The Voynich Ninja
Measuring Long-Range Structure in the Voynich Manuscript - Printable Version

+- The Voynich Ninja (https://www.voynich.ninja)
+-- Forum: Voynich Research (https://www.voynich.ninja/forum-27.html)
+--- Forum: Analysis of the text (https://www.voynich.ninja/forum-41.html)
+--- Thread: Measuring Long-Range Structure in the Voynich Manuscript (/thread-5380.html)

Pages: 1 2 3 4 5


RE: Measuring Long-Range Structure in the Voynich Manuscript - quimqu - 27-02-2026

To check whether the gap is simply caused by different pages having different letter frequencies, I built a very simple artificial model. For each page (or paragraph), I kept the same letter proportions but generated the text randomly inside the block. No word structure, no internal rules. Just random letters with the right frequencies. This is an i.i.d. block model.

Here is the comparison:

TextReal tail gapBlock i.i.d. gap (mean)
Voynich (Currier)0.002460.00407 (page) / 0.00498 (para)
Torsten Timm0.002700.00221–0.00234
Natural texts≈ 0clearly larger than real
Nibe cipher≈ 0.00004≈ 0.00013–0.00016

Now the picture is clearer.

For natural language, the real gap is basically zero. When we force artificial block differences, the gap increases. That means natural texts are fairly stable across pages.

For Torsten Timm, the real gap is very close to the artificial block model. That suggests his generator behaves largely like a simple mixture of statistically different blocks.

The Nibe cipher behaves like natural language. Its real gap is essentially zero. The artificial block-mixture model produces a slightly larger value, but still very small.
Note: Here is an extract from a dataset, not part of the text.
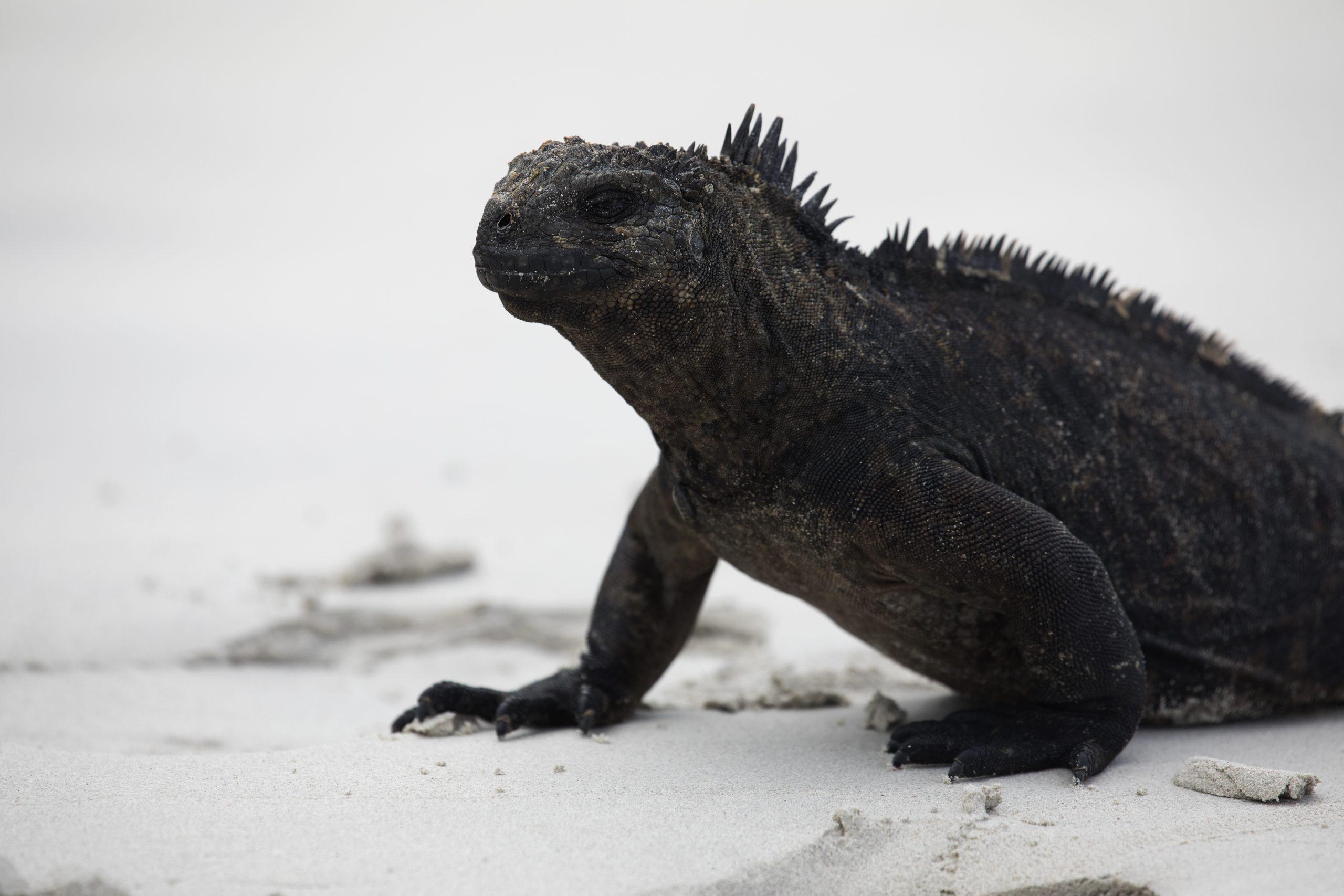 L'iguane des Galapagos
This shows that simply encrypting natural language does not create the long-range gap seen in Voynich. That comparison is important. It means the Voynich effect is not just a by-product of symbol substitution or reduced alphabet size. A cipher of natural text does not reproduce it.

For Voynich Currier, the artificial block model produces a much larger gap than the real manuscript. This matters. It means the Voynich is not just a loose mixture of pages with different letter frequencies. There is internal structure inside the blocks that moderates the effect.

So the long-range gap in Voynich cannot be explained by block-level frequency drift alone. It reflects a system that combines large-scale segmentation with internal constraints that are not captured by a purely random block model.


RE: Measuring Long-Range Structure in the Voynich Manuscript - quimqu - 27-02-2026

One obvious question is whether the Voynich gap could simply be the result of mixing different linguistic systems inside the same manuscript.

To test this, I ran the same long-range tail gap calculation on mixtures of real natural texts. Each text alone has essentially zero gap. Then I concatenated them and measured the effect.

Here is the comparison (tail gap = MI(raw) − MI(word shuffle), d = 60–100):

Text combinationTail gap
Latin + Latin (Plato + Alchemical)≈ 0.00014
Catalan + Latin (Tirant + Ambrosius)≈ 0.00123
English + Latin≈ 0.00585
Voynich (Currier)≈ 0.00246

A few things stand out.

Mixing two Latin texts produces almost no gap. Mixing two related but distinct languages (Catalan and Latin) produces a moderate gap. Mixing very different languages (English and Latin) produces a large one.

The Voynich sits between these cases. Its internal heterogeneity is clearly stronger than what we see between closely related natural languages, but weaker than what we see between very distant ones.

So the long-range gap does not require anything exotic. Strong non-stationarity alone can create it. But the magnitude in Voynich suggests that its internal blocks are statistically more differentiated than simple stylistic or dialectal variation within a single language.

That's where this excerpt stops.